◆ TASK PROMPT:
Write out each record below exactly, but not the pictures.

◆ MATERIAL PROVIDED:
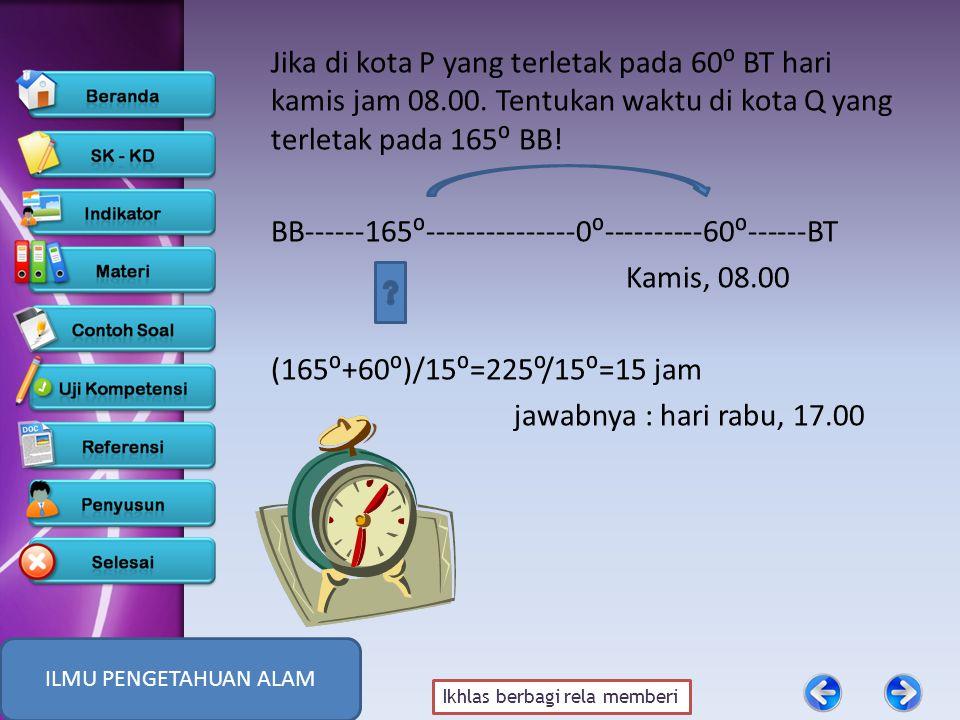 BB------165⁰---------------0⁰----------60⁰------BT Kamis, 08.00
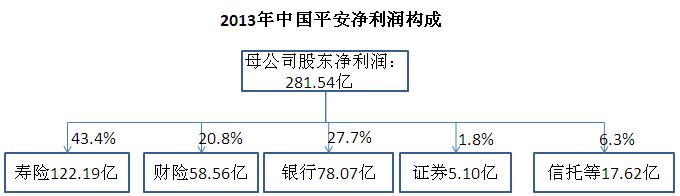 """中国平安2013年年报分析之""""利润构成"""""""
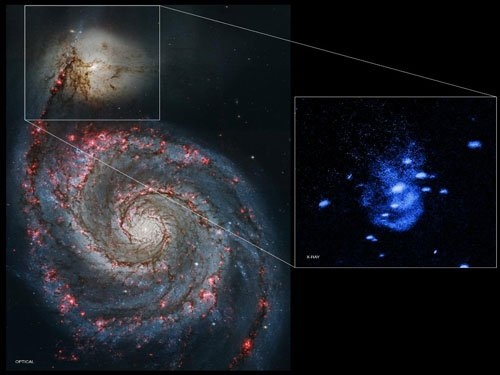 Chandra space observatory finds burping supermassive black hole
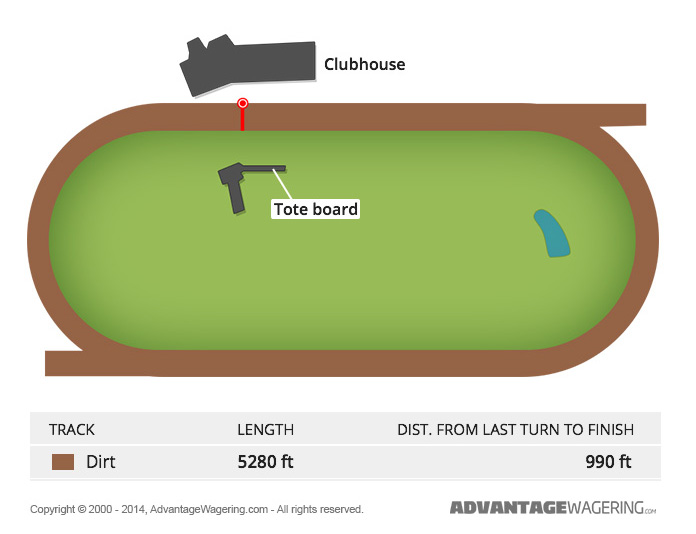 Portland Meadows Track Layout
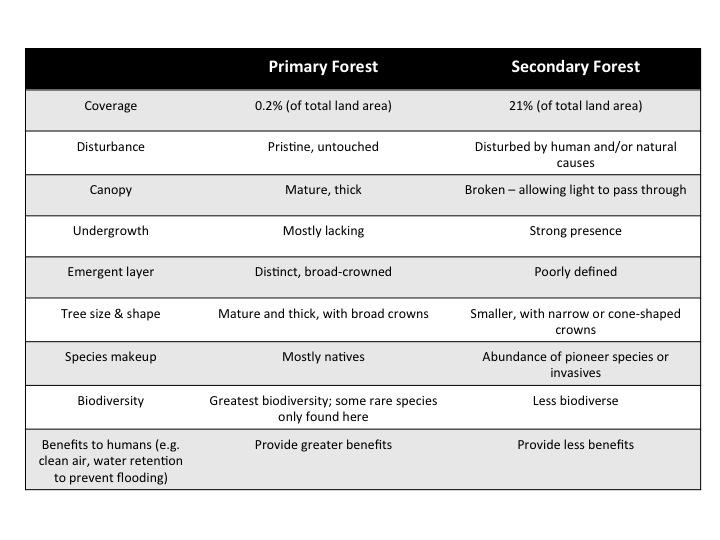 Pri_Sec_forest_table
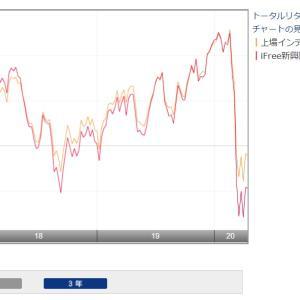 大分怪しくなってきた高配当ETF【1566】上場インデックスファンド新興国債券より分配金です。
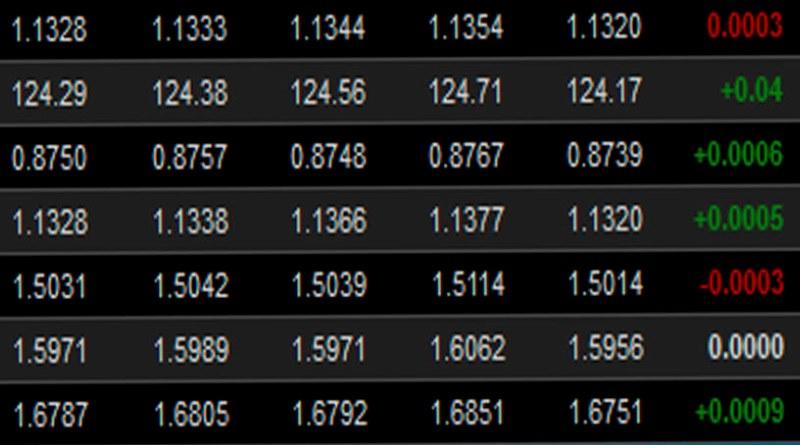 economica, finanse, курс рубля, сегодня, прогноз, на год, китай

◆ YOUR RESPONSE:
 BB------165⁰---------------0⁰----------60⁰------BT Kamis, 08.00
 """中国平安2013年年报分析之""""利润构成"""""""
 Chandra space observatory finds burping supermassive black hole
 Portland Meadows Track Layout
 Pri_Sec_forest_table
 大分怪しくなってきた高配当ETF【1566】上場インデックスファンド新興国債券より分配金です。
 economica, finanse, курс рубля, сегодня, прогноз, на год, китай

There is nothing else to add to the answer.